练习说明 –
1 – 把原文中的“在python中使用selenium模块首先pip安装：pip install selenium”这句话译成英文。
2 – 请根据原文，用一到三句话说明代码中为什么要加 options.add_argument('--disable-gpu') 这一设置。
3 – 照抄原文中从“1.2、selenium页面中查找元素”开始、到“find_elements_by_tag_name (根据标签名查询，返回一个)”结束的部分。

原文 –
....

基础篇(1) selenium及PhantomJS应用

1、selenium

Selenium是一个Web的自动化测试工具，最初是为网站自动化测试而开发的，Selenium 可以直接运行在浏览器上，它支持所有主流的浏览器（包括PhantomJS这些无界面的浏览器），可以接收指令，让浏览器自动加载页面，获取需要的数据，甚至页面截屏
在python中使用selenium模块首先pip安装：pip install selenium

官方学习地址：http://selenium-python-zh.readthedocs.io/en/latest/waits.html

1.1、py中selenium基本用法

#导入模块
from selenium import webdriver
options = webdriver.ChromeOptions()
# headless 无头设置
options.add_argument('--headless') 
options.add_argument('--disable-gpu')  # 规避bug
options.add_argument('test-type')  #
options.add_argument('disable-infobars')  # 隐藏chrome正在受到自动软件的
# options.add_argument("--proxy-server=http://223.166.247.206:9000")
options.add_argument('--no-sandbox')
options.add_argument('--disable-dev-shm-usage')

driver = webdriver.Chrome(chrome_options=self.options)
#设置窗口最大化
driver.maximize_window()

#打开一个窗口访问网页
driver.get("http://www.baidu.com")
# 找到登录输入框
driver.find_element_by_id("login_username").send_keys(self.username)
time.sleep(1)
# 找到密码输入框
driver.find_element_by_name("password").send_keys(self.passwd)
time.sleep(1)
#刷新页面
#driver.refresh()
driver.find_element_by_xpath("//button[text()='登录']").click()
time.sleep(10)

#获取网页源代码
html_str = driver.page_source
#获取当前页面url地址
driver.current_url
#截屏保存一张图片
driver.save_screenshot("cn.png")


#获取cookies并遍历
for cookie in driver.get_cookies():
    print(cookie)
#删除某个cookie
driver.delete_cookie("CookieName")
#删除所有cookie
driver.delete_all_cookies()

#退出浏览器
driver.quit()

1.2、selenium页面中查找元素

selenium页面查找元素常用方法

find_element_by_id (根据id查询，返回一个)
find_elements_by_xpath （通过xpath表达式,返回一个列表）
find_elements_by_link_text (全部文本查找)
find_elements_by_partial_link_text (包含某个文本查找)
find_elements_by_tag_name (根据标签名查询，返回一个)

....

(数据集条目)
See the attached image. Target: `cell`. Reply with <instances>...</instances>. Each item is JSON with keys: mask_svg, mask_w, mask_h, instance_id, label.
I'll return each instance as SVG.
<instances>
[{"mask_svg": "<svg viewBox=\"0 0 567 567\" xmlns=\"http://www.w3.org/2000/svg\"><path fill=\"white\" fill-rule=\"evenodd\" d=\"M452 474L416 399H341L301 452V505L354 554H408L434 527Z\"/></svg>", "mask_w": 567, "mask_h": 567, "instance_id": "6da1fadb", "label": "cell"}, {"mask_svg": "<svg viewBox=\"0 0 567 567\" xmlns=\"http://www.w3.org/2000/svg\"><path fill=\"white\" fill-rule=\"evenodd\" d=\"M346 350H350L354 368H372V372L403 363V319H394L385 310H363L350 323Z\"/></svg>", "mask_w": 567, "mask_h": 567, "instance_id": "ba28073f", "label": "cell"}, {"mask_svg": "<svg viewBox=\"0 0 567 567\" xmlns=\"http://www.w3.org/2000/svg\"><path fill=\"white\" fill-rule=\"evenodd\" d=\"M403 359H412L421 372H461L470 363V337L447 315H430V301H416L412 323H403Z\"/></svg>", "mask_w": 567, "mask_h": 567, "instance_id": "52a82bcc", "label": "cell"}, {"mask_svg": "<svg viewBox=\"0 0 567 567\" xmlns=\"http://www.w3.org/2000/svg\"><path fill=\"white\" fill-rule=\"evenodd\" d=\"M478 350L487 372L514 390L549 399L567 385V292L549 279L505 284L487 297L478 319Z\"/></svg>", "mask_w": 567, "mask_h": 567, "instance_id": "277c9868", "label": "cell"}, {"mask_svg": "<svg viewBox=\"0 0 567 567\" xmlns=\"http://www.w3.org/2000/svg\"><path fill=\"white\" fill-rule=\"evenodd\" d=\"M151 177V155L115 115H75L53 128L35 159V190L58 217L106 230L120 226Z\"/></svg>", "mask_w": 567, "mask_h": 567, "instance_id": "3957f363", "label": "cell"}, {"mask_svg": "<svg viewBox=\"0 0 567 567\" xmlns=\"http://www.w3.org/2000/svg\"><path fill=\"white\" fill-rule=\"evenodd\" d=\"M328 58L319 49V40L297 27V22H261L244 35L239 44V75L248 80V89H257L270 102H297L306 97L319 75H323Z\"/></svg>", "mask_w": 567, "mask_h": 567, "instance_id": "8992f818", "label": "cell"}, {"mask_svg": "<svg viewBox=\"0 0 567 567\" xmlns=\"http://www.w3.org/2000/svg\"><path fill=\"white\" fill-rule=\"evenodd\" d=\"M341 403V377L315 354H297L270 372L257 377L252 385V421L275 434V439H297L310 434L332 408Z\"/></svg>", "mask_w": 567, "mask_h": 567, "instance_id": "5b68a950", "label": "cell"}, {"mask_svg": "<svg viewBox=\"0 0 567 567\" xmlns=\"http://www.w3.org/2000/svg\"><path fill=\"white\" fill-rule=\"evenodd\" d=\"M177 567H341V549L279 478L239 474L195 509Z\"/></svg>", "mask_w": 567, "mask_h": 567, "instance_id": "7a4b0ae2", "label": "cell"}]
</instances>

....

练习答案 –
1 – To use the selenium module in Python, first install it with pip: pip install selenium

2 – 原文在这一行后面的注释是“规避bug”。也就是说，加入 '--disable-gpu' 参数是为了规避 bug。

3 –
1.2、selenium页面中查找元素

selenium页面查找元素常用方法

find_element_by_id (根据id查询，返回一个)
find_elements_by_xpath （通过xpath表达式,返回一个列表）
find_elements_by_link_text (全部文本查找)
find_elements_by_partial_link_text (包含某个文本查找)
find_elements_by_tag_name (根据标签名查询，返回一个)